*Text under study*
OrderedDict — order plus LRU primitives
Plain dict has preserved insertion order since 3.7, so OrderedDict is mostly worth it for move_to_end and popitem(last=False), which together build an O(1) LRU cache.
from collections import OrderedDict
od = OrderedDict()
od["a"] = 1; od["b"] = 2; od["c"] = 3
od.move_to_end("a") # mark 'a' as most-recent
assert list(od.keys()) == ["b", "c", "a"]
# Evict the least-recently-used (front) item, O(1).
evicted_key, _ = od.popitem(last=False)
assert evicted_key == "b"
namedtuple — a lightweight immutable record
Use it for return values or records where p.x reads better than p[0], but you still want tuple immutability and cheap memory. It stays index-accessible and unpackable.
from collections import namedtuple
Point = namedtuple("Point", ["x", "y"])
p = Point(3, 4)

*Using the information*
(a) According to the notes on Python's collections module, since which version has a plain dict preserved insertion order?
(b) Please rewrite the paragraph in the notes on Python's collections module that begins "Use it for return values" as a short bulleted list that keeps its main facts.
(c) In the notes on Python's collections module, which keys does the OrderedDict example insert into od?

*Input data*
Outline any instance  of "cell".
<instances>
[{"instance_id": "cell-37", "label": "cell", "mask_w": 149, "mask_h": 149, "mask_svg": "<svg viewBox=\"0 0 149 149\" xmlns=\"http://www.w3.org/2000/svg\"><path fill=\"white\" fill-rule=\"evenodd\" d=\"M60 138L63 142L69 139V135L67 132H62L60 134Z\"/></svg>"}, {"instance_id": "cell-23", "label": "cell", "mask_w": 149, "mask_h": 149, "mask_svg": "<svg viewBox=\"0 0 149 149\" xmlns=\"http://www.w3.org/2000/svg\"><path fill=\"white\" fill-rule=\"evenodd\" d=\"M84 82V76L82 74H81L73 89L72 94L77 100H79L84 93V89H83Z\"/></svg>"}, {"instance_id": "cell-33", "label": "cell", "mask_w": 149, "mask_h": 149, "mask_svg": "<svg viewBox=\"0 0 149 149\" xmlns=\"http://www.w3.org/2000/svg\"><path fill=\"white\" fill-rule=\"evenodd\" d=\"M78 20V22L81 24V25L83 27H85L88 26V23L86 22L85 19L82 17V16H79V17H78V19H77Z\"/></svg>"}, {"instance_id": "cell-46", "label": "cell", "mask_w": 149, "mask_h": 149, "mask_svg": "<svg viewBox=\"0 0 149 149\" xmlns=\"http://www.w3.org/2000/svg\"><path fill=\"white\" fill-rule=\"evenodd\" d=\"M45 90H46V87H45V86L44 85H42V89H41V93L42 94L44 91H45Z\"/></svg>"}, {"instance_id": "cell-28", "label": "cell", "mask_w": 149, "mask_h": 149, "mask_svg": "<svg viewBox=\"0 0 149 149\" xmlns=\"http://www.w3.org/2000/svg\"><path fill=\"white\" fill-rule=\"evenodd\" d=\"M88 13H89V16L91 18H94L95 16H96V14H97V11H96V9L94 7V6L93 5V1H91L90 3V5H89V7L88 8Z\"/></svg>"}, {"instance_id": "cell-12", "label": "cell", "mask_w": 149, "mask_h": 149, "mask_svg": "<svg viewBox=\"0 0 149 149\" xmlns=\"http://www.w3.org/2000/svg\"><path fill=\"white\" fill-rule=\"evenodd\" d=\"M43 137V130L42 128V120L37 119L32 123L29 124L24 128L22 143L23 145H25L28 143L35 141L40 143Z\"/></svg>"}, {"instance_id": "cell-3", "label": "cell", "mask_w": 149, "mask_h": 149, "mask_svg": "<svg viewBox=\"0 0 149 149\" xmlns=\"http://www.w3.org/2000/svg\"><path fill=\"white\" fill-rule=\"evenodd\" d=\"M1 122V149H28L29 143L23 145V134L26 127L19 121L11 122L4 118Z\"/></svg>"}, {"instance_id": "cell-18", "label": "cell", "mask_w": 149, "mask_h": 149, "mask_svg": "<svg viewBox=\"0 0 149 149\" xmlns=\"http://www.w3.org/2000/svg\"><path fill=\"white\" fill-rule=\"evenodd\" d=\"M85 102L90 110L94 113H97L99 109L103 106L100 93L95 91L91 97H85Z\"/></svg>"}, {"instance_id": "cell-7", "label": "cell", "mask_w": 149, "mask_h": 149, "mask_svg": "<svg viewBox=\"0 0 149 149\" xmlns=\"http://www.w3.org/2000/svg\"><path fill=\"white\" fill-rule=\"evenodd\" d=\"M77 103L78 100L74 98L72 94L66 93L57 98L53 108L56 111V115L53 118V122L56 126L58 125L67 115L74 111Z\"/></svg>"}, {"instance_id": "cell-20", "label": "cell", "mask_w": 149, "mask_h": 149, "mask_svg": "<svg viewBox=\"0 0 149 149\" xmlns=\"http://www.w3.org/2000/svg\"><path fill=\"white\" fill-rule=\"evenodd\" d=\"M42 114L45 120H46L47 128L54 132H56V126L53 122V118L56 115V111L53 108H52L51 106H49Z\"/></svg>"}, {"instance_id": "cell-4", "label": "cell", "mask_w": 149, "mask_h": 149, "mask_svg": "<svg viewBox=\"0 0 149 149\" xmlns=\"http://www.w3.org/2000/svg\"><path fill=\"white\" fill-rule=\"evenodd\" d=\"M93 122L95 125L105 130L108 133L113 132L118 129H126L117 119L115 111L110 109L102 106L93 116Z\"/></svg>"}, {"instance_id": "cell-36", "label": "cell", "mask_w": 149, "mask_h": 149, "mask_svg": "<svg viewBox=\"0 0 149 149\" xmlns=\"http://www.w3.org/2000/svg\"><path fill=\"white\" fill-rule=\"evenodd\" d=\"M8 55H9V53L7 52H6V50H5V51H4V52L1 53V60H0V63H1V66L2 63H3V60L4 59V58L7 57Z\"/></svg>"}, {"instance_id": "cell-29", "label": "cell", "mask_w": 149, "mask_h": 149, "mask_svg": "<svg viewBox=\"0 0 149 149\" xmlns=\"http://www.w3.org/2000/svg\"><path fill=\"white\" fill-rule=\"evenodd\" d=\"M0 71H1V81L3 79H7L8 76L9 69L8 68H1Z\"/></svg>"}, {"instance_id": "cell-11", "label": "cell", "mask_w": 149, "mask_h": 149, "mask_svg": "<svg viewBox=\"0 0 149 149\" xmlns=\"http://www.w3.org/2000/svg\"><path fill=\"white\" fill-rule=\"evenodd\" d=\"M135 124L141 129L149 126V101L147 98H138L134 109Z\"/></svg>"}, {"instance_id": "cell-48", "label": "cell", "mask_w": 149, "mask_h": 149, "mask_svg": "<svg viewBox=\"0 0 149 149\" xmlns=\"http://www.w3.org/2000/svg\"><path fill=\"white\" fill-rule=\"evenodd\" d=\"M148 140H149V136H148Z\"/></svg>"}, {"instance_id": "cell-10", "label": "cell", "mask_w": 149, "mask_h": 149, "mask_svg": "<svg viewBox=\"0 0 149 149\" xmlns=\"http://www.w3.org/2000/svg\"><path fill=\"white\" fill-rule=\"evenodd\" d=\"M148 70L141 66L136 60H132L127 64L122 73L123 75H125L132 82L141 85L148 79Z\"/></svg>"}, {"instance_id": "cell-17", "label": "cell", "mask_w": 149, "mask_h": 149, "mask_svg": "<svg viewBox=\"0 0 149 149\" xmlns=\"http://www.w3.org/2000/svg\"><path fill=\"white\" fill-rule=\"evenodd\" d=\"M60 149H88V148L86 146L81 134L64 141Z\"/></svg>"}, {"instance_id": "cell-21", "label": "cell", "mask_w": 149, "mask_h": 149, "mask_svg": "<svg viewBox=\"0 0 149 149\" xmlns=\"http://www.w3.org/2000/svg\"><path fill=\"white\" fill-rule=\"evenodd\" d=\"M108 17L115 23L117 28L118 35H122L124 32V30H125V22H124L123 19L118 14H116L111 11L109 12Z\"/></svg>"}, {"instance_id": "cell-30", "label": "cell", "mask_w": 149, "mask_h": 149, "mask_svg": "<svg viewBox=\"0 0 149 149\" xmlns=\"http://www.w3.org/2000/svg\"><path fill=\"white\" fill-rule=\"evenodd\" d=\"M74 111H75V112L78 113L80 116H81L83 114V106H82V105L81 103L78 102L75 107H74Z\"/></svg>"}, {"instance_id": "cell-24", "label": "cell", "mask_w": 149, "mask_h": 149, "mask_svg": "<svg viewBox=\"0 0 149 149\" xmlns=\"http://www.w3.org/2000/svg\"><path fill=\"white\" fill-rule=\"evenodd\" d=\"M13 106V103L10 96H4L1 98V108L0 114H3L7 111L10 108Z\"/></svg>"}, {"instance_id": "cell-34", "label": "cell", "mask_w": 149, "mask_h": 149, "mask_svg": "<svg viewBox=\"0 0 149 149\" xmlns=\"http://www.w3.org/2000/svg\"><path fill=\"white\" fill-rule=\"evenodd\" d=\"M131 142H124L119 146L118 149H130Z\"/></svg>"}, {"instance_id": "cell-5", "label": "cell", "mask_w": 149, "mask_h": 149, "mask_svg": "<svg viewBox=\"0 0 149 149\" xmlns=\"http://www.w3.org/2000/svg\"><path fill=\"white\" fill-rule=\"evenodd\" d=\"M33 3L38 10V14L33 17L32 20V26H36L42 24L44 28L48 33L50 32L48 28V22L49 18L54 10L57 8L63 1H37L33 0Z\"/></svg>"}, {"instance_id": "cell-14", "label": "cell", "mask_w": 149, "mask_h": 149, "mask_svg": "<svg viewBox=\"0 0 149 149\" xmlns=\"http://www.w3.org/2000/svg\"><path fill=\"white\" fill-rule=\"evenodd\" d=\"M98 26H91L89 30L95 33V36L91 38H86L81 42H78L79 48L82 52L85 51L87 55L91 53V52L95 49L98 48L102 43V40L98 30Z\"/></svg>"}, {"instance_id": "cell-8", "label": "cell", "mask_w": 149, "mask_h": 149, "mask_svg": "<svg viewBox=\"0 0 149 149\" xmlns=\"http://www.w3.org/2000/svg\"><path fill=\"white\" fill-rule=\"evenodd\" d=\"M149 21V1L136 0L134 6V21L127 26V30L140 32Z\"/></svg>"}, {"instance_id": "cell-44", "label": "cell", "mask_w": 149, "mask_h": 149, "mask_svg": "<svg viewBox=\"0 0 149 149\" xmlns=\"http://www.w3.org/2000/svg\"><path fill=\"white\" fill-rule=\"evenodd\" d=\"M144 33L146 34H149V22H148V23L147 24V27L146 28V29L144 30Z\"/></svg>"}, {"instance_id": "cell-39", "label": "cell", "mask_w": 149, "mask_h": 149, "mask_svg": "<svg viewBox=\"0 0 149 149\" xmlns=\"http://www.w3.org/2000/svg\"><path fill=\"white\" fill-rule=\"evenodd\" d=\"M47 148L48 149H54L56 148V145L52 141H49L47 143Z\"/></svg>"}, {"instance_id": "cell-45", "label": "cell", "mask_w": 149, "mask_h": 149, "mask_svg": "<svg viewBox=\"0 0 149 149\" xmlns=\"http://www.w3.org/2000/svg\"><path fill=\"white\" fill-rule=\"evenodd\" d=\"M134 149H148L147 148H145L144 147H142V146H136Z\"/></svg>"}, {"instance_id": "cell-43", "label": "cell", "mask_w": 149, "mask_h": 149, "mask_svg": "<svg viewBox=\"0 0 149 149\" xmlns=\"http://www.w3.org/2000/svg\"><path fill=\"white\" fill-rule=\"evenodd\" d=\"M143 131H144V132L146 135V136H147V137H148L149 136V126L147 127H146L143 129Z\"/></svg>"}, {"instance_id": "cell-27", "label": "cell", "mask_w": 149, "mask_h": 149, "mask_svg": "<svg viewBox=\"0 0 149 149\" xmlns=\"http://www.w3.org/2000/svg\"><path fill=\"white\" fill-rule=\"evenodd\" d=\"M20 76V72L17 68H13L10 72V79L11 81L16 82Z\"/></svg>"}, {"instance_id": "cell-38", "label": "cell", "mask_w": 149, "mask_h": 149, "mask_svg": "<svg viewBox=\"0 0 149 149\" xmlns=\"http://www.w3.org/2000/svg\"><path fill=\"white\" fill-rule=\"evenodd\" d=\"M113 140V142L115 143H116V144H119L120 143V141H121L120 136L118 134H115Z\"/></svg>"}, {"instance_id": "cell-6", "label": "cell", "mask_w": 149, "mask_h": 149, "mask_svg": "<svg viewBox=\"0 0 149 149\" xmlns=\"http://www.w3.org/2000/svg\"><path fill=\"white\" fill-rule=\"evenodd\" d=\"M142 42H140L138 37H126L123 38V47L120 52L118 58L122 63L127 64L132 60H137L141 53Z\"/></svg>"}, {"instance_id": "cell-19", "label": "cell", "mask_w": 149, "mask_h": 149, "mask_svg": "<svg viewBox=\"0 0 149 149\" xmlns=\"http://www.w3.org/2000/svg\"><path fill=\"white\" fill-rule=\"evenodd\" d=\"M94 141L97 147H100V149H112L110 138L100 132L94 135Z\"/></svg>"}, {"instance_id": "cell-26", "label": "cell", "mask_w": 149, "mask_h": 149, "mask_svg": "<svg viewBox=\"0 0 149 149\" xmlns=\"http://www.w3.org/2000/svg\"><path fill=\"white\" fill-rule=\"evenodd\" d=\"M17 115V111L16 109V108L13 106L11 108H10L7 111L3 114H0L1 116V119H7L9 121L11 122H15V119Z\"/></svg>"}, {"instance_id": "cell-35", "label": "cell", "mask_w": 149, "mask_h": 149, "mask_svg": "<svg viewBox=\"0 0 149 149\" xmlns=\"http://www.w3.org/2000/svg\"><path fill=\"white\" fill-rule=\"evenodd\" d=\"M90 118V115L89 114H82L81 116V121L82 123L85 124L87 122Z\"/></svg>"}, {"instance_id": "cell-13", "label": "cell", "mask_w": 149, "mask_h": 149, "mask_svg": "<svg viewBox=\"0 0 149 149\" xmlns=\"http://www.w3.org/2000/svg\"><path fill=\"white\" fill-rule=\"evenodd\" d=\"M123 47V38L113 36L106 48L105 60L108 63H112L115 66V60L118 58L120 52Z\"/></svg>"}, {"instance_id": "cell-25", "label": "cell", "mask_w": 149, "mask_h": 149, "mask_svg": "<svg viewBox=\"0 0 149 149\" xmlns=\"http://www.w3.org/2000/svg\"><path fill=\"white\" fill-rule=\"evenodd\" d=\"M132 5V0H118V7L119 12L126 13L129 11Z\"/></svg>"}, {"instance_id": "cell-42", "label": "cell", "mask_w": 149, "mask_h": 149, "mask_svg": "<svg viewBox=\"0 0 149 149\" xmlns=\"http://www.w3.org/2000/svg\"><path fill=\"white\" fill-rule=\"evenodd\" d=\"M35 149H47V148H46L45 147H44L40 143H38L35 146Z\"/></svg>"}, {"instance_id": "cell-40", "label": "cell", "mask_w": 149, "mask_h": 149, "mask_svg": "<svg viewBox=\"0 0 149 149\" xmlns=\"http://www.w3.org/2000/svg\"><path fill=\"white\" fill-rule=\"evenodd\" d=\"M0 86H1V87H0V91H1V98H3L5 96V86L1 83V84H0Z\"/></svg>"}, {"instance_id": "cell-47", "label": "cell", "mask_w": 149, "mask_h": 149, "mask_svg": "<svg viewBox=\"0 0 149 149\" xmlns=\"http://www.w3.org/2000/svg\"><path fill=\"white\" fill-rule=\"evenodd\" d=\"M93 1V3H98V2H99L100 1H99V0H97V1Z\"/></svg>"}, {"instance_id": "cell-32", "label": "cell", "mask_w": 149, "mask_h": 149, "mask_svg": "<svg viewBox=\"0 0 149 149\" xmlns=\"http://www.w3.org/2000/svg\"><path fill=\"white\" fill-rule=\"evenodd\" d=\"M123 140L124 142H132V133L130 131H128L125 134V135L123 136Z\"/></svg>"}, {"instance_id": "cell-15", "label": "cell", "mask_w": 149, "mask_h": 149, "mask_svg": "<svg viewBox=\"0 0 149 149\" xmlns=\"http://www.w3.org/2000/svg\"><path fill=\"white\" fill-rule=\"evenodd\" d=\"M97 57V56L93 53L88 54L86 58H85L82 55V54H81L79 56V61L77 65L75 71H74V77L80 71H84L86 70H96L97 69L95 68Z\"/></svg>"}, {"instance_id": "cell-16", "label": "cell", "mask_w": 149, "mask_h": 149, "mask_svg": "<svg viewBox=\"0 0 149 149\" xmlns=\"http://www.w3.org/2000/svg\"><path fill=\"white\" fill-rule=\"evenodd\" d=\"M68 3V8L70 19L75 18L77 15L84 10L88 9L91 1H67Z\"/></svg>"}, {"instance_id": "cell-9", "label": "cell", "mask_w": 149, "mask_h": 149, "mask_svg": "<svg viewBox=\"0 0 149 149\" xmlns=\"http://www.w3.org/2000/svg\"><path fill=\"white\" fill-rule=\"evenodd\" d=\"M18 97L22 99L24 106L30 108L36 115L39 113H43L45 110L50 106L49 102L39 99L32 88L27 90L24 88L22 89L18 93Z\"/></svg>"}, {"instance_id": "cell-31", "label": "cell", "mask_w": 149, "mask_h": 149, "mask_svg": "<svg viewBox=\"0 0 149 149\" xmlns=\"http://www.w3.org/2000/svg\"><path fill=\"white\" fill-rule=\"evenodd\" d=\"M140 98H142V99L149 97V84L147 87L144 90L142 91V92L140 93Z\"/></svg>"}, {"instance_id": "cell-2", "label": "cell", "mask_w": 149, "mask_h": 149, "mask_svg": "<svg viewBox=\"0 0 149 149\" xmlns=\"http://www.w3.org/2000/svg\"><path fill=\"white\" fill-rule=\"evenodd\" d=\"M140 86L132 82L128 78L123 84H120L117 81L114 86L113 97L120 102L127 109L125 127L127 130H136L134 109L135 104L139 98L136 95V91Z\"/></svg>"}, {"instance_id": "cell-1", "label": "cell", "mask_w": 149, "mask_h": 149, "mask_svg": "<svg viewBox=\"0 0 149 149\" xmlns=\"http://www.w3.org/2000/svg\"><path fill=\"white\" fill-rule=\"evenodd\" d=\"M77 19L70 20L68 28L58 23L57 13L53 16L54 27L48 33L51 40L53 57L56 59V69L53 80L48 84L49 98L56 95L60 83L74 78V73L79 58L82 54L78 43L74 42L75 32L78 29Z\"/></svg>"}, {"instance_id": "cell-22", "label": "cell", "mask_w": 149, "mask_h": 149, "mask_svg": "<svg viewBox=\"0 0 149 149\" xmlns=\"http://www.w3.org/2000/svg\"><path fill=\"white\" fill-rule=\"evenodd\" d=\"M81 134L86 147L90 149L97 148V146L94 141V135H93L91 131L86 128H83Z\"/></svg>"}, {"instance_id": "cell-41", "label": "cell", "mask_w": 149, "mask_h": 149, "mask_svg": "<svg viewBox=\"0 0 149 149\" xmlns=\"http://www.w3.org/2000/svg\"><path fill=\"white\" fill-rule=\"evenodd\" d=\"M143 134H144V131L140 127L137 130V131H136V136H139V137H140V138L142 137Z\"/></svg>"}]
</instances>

*Answers for the tasks*
(a) Since Python 3.7.

(b)
- Use namedtuple for return values or records where p.x reads better than p[0].
- It keeps tuple immutability and cheap memory.
- It stays index-accessible and unpackable.

(c) "a", "b", "c"